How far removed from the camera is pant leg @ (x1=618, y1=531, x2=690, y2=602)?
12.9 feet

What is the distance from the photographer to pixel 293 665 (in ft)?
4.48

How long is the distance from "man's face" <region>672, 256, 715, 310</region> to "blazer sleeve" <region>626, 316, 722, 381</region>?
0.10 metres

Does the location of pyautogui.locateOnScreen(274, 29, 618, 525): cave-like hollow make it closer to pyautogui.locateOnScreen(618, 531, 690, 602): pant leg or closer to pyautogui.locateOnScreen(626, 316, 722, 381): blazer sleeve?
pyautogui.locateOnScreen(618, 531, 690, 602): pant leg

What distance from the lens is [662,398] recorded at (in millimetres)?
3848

** Exercise goal **
Could you repeat the data word for word, from the line containing "How long is" through the final line, including both?

** The completed task **
How long is the distance from "man's face" <region>672, 256, 715, 310</region> to "blazer sleeve" <region>626, 316, 722, 381</region>?
0.10 metres

Does the location of pyautogui.locateOnScreen(274, 29, 618, 525): cave-like hollow make it closer to pyautogui.locateOnScreen(618, 531, 690, 602): pant leg or closer to pyautogui.locateOnScreen(626, 316, 722, 381): blazer sleeve?
pyautogui.locateOnScreen(618, 531, 690, 602): pant leg

What distance from the lens is [662,398] recorded at (in millimetres)?
3848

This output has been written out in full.